__ACTION ITEM__.
Return every line from the records below that has the word "baboon".

*** Opening of PROVIDED MATERIAL ***

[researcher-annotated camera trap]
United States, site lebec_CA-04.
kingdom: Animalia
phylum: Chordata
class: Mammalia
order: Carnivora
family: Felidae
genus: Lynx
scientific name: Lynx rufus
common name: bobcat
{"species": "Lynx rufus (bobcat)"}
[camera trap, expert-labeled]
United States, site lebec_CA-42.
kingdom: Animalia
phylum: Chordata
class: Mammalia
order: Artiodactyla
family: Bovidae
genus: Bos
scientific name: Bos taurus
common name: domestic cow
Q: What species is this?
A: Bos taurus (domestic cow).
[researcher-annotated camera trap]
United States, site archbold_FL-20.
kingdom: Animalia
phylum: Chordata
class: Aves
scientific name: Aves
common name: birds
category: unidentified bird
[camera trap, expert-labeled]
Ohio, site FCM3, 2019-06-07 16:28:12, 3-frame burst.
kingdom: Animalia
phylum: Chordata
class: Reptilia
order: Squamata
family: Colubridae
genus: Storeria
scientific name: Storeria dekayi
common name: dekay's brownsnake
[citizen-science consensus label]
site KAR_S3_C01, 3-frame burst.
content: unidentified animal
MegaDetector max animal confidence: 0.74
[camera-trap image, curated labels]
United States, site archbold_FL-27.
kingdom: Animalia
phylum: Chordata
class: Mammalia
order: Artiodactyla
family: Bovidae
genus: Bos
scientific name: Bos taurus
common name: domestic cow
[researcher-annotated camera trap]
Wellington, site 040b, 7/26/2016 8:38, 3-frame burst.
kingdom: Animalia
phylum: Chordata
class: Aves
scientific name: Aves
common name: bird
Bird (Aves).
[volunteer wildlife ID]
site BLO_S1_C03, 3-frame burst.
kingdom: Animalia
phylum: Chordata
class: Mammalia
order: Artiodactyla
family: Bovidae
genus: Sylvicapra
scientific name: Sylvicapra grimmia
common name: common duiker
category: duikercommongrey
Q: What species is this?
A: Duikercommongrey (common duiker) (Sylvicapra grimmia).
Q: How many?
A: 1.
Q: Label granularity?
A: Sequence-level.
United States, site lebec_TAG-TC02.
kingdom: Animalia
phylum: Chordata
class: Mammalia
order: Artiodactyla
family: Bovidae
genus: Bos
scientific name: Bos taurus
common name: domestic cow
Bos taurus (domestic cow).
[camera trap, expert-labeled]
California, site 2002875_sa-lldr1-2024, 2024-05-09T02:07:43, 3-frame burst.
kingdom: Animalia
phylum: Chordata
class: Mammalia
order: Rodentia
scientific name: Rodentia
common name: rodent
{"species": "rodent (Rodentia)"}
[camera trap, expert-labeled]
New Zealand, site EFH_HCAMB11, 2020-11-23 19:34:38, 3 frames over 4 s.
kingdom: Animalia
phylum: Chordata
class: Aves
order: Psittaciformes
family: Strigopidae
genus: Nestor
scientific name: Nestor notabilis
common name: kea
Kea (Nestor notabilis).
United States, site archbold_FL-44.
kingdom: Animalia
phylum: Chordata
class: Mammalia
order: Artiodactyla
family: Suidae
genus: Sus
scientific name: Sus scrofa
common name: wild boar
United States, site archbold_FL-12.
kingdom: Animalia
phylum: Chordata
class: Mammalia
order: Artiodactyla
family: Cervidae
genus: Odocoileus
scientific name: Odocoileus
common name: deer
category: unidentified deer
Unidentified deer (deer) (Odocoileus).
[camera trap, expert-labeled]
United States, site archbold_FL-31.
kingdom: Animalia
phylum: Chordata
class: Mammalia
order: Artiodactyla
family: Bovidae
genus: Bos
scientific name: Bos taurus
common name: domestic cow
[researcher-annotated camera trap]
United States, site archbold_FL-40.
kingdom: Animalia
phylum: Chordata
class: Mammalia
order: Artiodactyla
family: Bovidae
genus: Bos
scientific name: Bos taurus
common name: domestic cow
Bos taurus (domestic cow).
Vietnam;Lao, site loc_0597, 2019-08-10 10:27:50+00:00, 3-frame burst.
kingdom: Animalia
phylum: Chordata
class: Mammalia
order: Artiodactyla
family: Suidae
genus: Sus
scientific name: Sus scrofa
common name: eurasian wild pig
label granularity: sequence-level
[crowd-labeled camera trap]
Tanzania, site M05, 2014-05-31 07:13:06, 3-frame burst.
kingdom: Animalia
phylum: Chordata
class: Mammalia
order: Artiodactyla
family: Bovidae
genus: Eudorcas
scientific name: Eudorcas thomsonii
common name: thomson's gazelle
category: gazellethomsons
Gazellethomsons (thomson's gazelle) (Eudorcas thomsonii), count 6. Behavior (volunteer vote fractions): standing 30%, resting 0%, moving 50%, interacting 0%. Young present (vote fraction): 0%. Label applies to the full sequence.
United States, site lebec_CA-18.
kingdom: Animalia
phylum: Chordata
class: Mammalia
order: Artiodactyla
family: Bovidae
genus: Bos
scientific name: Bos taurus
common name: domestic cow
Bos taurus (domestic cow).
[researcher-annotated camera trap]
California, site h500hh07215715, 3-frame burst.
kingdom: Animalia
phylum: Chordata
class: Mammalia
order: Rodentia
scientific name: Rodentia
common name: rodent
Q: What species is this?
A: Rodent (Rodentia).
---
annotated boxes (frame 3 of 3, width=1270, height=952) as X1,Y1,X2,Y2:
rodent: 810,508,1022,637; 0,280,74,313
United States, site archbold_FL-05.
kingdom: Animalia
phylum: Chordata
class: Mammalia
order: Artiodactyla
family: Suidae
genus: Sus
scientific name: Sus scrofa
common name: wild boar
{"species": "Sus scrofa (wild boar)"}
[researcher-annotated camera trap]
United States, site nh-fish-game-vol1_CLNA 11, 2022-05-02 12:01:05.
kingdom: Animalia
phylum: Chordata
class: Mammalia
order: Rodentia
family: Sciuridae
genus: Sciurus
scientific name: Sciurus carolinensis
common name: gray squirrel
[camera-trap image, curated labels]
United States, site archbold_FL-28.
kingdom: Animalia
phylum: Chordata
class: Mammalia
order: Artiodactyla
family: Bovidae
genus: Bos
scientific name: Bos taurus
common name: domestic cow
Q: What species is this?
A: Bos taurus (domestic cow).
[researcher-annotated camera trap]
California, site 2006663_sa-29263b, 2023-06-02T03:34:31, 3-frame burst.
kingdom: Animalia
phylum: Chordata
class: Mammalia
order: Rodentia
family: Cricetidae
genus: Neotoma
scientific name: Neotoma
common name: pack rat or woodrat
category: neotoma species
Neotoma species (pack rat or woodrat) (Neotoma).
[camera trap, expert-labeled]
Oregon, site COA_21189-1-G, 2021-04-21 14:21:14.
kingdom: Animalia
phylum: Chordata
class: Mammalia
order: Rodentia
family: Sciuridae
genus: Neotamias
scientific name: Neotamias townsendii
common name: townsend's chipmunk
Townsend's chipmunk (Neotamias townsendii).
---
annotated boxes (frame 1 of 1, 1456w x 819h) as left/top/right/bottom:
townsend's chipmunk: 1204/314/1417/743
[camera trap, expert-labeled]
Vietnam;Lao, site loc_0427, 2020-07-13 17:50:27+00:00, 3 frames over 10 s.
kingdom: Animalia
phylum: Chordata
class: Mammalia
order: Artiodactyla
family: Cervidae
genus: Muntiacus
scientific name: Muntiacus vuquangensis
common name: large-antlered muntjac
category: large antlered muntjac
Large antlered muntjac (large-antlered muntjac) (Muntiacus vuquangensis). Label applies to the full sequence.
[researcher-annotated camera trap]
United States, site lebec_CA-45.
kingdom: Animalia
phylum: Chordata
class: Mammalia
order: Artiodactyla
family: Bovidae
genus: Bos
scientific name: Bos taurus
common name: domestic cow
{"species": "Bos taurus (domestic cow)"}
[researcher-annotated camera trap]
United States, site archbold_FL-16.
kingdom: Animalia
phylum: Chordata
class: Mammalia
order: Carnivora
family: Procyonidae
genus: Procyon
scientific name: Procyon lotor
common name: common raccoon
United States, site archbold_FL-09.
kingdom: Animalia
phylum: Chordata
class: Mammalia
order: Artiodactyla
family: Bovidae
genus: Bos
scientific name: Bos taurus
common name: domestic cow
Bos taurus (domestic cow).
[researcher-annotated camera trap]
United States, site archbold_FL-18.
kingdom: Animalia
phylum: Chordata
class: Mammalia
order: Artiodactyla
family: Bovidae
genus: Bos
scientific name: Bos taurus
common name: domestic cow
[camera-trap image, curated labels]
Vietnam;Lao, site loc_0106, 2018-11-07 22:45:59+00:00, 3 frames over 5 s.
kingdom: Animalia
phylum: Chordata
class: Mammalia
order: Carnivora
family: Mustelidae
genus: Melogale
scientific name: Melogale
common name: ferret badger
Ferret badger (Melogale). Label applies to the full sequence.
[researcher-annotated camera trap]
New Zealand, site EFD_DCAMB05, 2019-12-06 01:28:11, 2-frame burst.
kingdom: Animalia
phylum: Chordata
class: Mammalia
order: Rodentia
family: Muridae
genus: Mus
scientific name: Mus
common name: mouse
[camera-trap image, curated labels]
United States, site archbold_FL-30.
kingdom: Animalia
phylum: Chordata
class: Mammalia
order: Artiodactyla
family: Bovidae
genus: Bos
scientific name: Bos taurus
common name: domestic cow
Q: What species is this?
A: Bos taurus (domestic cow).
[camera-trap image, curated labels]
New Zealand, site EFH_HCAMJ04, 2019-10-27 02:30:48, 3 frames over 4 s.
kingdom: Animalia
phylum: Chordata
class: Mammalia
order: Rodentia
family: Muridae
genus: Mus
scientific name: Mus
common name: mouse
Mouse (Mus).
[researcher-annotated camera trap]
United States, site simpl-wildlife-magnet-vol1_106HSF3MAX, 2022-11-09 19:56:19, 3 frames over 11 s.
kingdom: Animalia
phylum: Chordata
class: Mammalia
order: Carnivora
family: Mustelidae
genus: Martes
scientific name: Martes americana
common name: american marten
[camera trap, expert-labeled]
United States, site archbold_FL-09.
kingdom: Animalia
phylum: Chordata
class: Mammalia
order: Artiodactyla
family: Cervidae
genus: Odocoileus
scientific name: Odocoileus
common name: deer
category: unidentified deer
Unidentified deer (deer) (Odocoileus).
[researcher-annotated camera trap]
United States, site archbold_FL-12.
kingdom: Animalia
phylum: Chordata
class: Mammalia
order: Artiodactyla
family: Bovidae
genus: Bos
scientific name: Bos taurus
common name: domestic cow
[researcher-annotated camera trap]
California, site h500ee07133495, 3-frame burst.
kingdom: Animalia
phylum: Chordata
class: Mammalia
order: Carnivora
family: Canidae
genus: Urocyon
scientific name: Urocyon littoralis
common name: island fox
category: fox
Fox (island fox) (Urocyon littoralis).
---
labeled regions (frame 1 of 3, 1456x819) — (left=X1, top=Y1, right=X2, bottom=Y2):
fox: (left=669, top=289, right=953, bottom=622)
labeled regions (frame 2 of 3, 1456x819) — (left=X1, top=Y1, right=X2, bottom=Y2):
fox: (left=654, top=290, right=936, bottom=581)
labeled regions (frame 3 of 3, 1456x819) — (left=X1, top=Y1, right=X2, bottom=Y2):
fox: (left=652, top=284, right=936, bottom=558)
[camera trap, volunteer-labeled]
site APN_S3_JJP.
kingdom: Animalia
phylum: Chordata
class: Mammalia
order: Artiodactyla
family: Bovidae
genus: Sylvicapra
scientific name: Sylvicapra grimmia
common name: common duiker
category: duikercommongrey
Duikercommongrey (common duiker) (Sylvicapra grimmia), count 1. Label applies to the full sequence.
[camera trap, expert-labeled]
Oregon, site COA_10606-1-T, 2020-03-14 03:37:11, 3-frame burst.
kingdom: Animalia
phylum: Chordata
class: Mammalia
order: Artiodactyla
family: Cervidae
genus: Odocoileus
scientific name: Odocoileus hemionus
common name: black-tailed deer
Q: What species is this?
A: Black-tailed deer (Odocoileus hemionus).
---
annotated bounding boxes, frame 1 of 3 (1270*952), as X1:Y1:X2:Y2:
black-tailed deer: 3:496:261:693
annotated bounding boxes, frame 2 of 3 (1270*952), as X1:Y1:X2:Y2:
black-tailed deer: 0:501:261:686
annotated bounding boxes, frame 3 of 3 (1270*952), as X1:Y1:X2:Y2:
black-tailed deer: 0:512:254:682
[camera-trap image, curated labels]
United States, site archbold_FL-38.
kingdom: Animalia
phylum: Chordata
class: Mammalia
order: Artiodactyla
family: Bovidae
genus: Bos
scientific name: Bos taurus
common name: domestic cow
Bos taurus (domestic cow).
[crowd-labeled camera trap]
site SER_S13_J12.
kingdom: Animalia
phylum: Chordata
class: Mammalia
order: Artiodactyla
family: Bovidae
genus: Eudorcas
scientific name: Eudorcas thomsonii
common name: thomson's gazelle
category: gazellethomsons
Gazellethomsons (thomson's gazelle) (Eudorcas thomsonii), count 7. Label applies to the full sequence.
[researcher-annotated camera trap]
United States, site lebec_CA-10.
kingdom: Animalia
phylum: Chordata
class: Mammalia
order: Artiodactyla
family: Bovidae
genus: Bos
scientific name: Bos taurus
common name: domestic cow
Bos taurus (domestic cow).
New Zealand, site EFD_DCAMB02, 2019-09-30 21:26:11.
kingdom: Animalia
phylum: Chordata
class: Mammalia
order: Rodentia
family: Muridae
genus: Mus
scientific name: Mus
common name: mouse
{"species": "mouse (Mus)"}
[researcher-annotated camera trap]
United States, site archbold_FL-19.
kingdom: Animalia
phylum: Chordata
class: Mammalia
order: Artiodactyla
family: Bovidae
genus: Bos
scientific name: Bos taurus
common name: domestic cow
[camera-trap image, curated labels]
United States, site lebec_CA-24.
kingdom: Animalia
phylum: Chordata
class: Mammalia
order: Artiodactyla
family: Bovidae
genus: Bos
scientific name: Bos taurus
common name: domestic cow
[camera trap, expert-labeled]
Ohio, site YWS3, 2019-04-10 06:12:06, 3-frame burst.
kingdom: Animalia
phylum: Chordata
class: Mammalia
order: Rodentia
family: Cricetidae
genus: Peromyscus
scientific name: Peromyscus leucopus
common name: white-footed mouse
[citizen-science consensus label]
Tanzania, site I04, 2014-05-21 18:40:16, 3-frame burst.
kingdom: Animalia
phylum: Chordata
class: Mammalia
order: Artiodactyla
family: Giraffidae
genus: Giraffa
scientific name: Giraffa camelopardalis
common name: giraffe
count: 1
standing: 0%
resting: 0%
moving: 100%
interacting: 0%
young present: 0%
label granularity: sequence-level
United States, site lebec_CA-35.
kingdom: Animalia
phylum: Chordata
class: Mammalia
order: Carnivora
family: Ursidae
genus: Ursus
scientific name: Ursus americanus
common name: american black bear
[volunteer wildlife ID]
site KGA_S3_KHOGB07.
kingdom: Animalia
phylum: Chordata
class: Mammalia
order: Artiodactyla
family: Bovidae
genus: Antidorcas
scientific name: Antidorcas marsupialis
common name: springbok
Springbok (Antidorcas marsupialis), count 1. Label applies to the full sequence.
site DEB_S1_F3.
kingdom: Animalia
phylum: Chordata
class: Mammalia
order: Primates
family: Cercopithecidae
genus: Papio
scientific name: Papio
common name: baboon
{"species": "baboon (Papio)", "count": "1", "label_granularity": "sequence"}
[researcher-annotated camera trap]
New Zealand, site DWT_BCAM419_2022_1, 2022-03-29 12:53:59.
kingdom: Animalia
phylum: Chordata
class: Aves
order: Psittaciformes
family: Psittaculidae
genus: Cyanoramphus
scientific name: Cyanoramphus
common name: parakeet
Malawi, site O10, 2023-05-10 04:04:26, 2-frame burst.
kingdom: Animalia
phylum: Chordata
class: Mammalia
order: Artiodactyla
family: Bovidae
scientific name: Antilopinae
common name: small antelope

*** Close of PROVIDED MATERIAL ***

__ANSWER TO THIS PROBLEM__.
common name: baboon
{"species": "baboon (Papio)", "count": "1", "label_granularity": "sequence"}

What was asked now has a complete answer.